- [Work task A]:
Please return the Cruze owners thread exactly, from "## iKermit (Dec" to "shipping May 9.".
- [Work task B]:
For each statement, say whether the Cruze owners thread agrees with it, answering yes or no and quoting the words of the thread that decide it. (i) The Cruze that jsusanka bought is Gold Mist Metallic. (ii) iKermit had already installed the Injen intake as of 4/28/11. (iii) The first poster's car was ordered and delivered on the same day.

- [Quoted passage]:
Content starts

Hey, I gotz one of these cool cars recently!
crystal red ltz rs w/pioneer & sunroof. ordered 1/21/2011, delivered/bought 4/6/2011.
garage has some so so pics. been driving turbo datsun z's for decades, got an '07 solstice gxp when they 1st splashed due to turbo addiction. not to get off topic but lnf is quite a gm masterpiece. love the creature comforts & mpg in the cruze.


----------



## Vetterin (Mar 27, 2011)

AF_mike said:


> *Welcome to the Official Chevy Cruze Owners Thread! *
> 
> Own a Chevy Cruze? Post the year, model, color, features or even factory production number about your Cruze here to share with other Cruze owners.


Hey Mike.....now that we have so many members what to think about having a poll as to which model we all have?


----------



## 70AARCUDA (Nov 14, 2010)

Vetterin said:


> Hey Mike.....now that we have so many members what to think about having a poll as to which model we all have?


...done.


----------



## 70x7 (Apr 24, 2011)

2011, dark blue. ECO MT.
Albuq, NM


----------



## jsusanka (Jan 31, 2011)

Bought this past Thursday.
Been raining ever since and had to go to basement one night cause of Tornados

anyway was able to take the pin stripes and dealer sticker off and looks way better - next will be the badges. why do dealers waste time putting pin stripes and bumper sticker advertisements on a 20,000 dollar car. just blows my mind. I didn't pay for them and wasn't going to so don't know why they bother.

anyway

bought a 
2011 Cruze 1LT
Gold Mist Metallic
connectivity plus cruise pkg.
1LT Driver convenience package
16" Alloy Wheels
Compact Spare.


----------



## iKermit (Dec 13, 2010)

Missed this topic! :O

Bought January of 2011
2011 Cruze LS
Metallic Black.

Added as of 4/28/11:
35% Tints Front

Coming soon:

Injen Intake shipping May 9.
Black Chevrolet Cruze overlays, shipping tomorrow.
De-badging this weekend


----------



## justacruzin (May 5, 2011)

Proud new owner
ice blue/black
LT1
W Wisconsin/SE Minnesota


----------



## Jed09 (Oct 27, 2010)

Been busy as of late, But I'm back. Anyways, I think "Purple" is a nice CRUZE color.

Content ends

- [Material supplied]:

Content starts

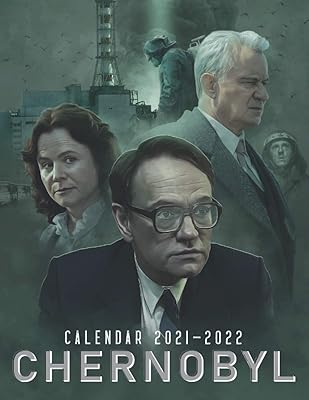Calendrier de tchernobyl 2021-2022 : calendrier pour les fans - mini calendrier 2021-2022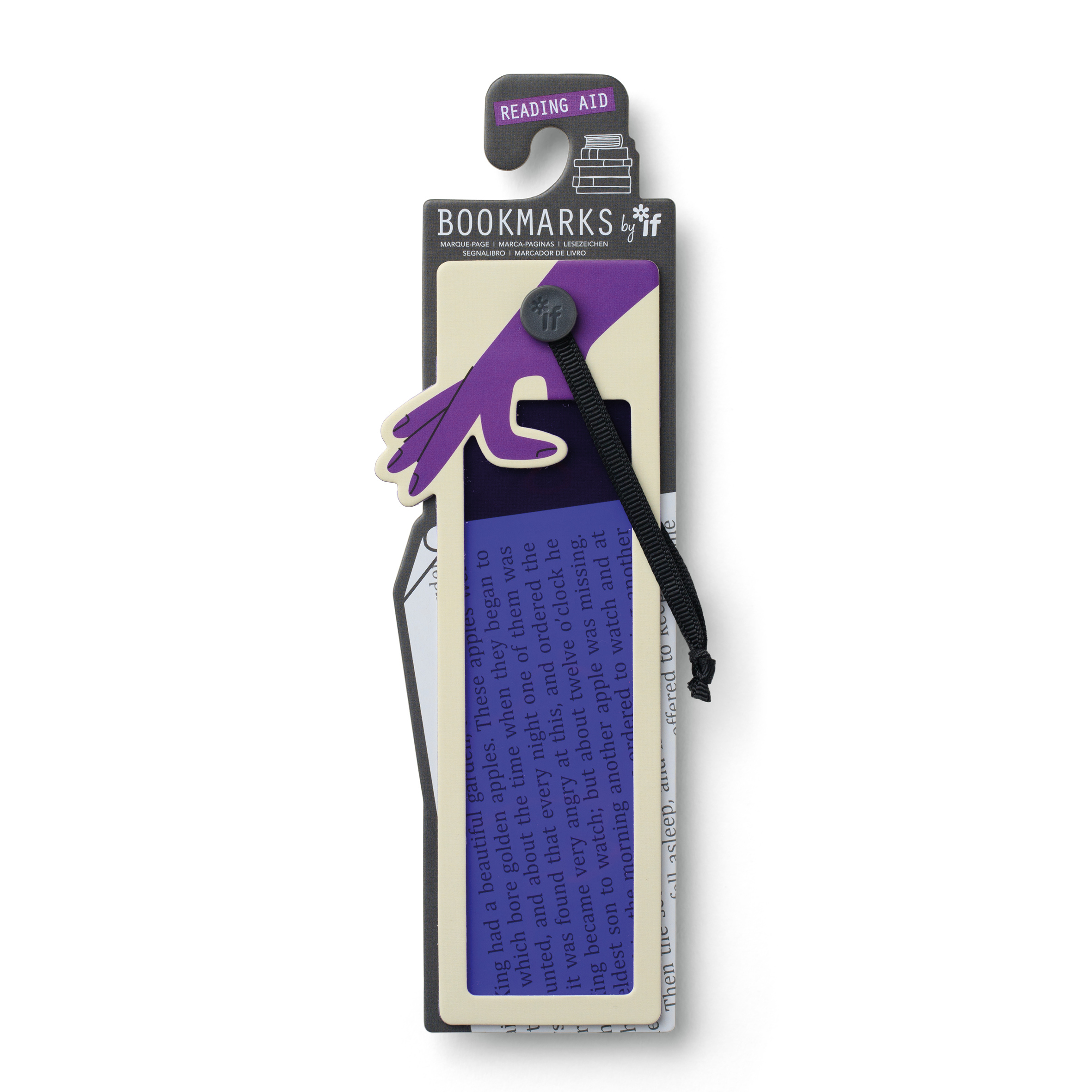 Reading Aid Bookmark - STOCK DUE SOON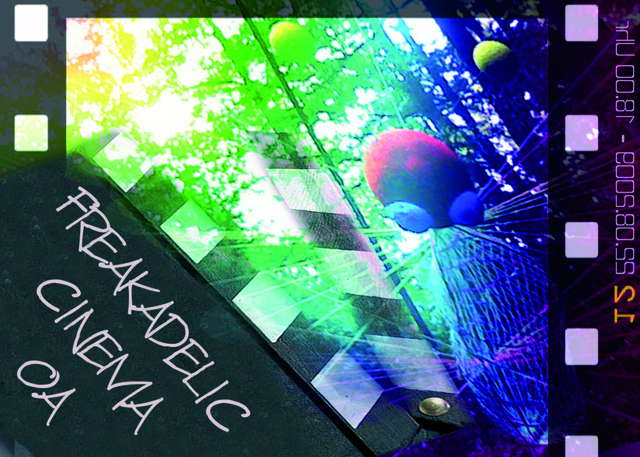 Party Flyer Freakadelic Cinema 22 Aug '09, 18:00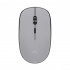 Mouse Ergonómico TechZone TZMOUINA04, Inalámbrico, USB, 1200DPI, Gris  1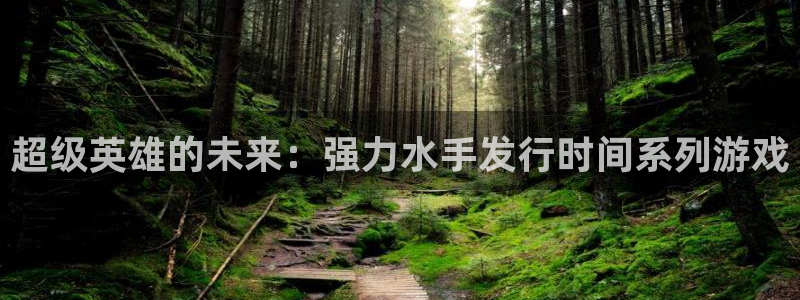 db电竞子 到底怎么样：超级英雄的未来：强力水手发行时间系列游戏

Content ends

- [Task solution A]:
## iKermit (Dec 13, 2010)

Missed this topic! :O

Bought January of 2011
2011 Cruze LS
Metallic Black.

Added as of 4/28/11:
35% Tints Front

Coming soon:

Injen Intake shipping May 9.

- [Task solution B]:
(i) Yes: "Gold Mist Metallic"
(ii) No: "Coming soon:" … "Injen Intake shipping May 9."
(iii) No: "ordered 1/21/2011, delivered/bought 4/6/2011."